# fog in between the glass



## Tmacdonald (May 2, 2011)

I have the type of windows that have double glass with gas in between the glass. There is fog in one of the sections that won't clear up. What can I do? I can't afford to replace the window. I shouldn't have to because the window is only seven years old. 
Please advise


----------



## Just Bill (Dec 21, 2008)

The glass or the sash(depends on manufacturer) needs to be replaced. Most window manufacturers have at least a 10 yr warranty, most are 20 yr +, against that problem. See if you can find stickers around the edge of the frame or sashes. They will supply the needed components, but they do not usually include labor. If you can't do it yourself, there will be a labor charge.


----------



## 219157 (May 4, 2011)

*Foggy window valve question*

Elsewhere on this site there is a long thread where guys weigh pros & cons of various solutions. You probably would find it helpful to take a look at. 

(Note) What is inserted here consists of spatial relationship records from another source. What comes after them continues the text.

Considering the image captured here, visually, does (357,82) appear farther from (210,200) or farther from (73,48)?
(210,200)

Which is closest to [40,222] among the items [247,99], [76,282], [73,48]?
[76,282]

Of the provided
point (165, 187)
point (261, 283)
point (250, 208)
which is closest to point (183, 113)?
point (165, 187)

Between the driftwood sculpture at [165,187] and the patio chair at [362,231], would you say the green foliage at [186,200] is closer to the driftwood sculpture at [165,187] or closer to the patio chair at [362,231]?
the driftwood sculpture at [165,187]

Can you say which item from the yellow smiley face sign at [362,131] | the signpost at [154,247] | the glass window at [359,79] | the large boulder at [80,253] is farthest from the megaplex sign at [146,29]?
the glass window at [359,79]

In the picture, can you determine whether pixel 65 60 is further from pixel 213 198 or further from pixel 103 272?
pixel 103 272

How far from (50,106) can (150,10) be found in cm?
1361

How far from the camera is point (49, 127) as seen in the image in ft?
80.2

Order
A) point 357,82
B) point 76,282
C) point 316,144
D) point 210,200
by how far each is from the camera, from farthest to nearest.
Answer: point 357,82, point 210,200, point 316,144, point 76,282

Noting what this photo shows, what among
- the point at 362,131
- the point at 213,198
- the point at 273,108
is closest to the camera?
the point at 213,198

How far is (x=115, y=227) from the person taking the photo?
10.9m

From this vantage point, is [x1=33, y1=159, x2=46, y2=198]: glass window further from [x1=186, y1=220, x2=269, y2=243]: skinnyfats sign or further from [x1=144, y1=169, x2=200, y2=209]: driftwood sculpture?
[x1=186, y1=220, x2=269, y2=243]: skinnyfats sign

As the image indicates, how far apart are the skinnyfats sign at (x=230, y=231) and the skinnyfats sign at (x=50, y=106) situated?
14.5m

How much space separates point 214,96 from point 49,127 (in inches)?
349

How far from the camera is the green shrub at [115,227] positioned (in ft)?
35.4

One suggested solution that kept popping up was the idea of drilling one or two small holes in the panes to vent the air chamber in an effort to remedy the condensation issue. Also it sounded as though the commercial companies who offer this kind of window defogging service insert a special kind of valve in the hole. I had the sense that these valves are not readily available from the posts that I saw.

Here's what I'm wondering about those valves: any of you guys ever go camping or kayaking? Are you familiar with those self-inflating valves that are featured on some better quality air mattresses and kayak pillows? You pop them open and they just start gently sucking in air. I wonder if somehow some version of this valve could be of help here in terms of making air circulate through that chamber. Any thoughts?


----------



## HomeSealed (Jan 3, 2008)

219157 said:


> Elsewhere on this site there is a long thread where guys weigh pros & cons of various solutions. You probably would find it helpful to take a look at.
> 
> One suggested solution that kept popping up was the idea of drilling one or two small holes in the panes to vent the air chamber in an effort to remedy the condensation issue. Also it sounded as though the commercial companies who offer this kind of window defogging service insert a special kind of valve in the hole. I had the sense that these valves are not readily available from the posts that I saw.
> 
> Here's what I'm wondering about those valves: any of you guys ever go camping or kayaking? Are you familiar with those self-inflating valves that are featured on some better quality air mattresses and kayak pillows? You pop them open and they just start gently sucking in air. I wonder if somehow some version of this valve could be of help here in terms of making air circulate through that chamber. Any thoughts?


WOW!............... as previously mentioned, your glass should still be under warranty. If you cannot find any identifiable markings, you'll probably need to resort to replacing the IG, but even then, there should not be a crazy amount of cost involved.


----------



## Nevar (Dec 7, 2010)

Plus 1 to HS.
There is NO way to clean up the interior glass surfaces. NONE. Don't let anyone sell you anything that says it can be done.


----------



## kwikfishron (Mar 11, 2010)

Nevar said:


> Plus 1 to HS.
> There is NO way to clean up the interior glass surfaces. NONE. Don't let anyone sell you anything that says it can be done.


These guys would disagree.
http://www.youtube.com/watch?v=xzTIzfrn1OM&NR=1

I in no way recommend or endorse this.

Just wanted to point out that “no way” may be a bit overstated.


----------



## Gary in WA (Mar 11, 2009)

I've seen that before, and yet again the original air leak- seal broken wasn't addressed. Keep their number handy.....

Gary


----------



## Ron6519 (Mar 28, 2007)

Tmacdonald said:


> I have the type of windows that have double glass with gas in between the glass. There is fog in one of the sections that won't clear up. What can I do? I can't afford to replace the window. I shouldn't have to because the window is only seven years old.
> Please advise


 The seal has failed, replace the glass.
Ron


----------



## Jkslate (Jan 22, 2008)

Replacing the IG is the ONLY viable solution. As has been stated, almost all manufacturers warranty against this issue.


----------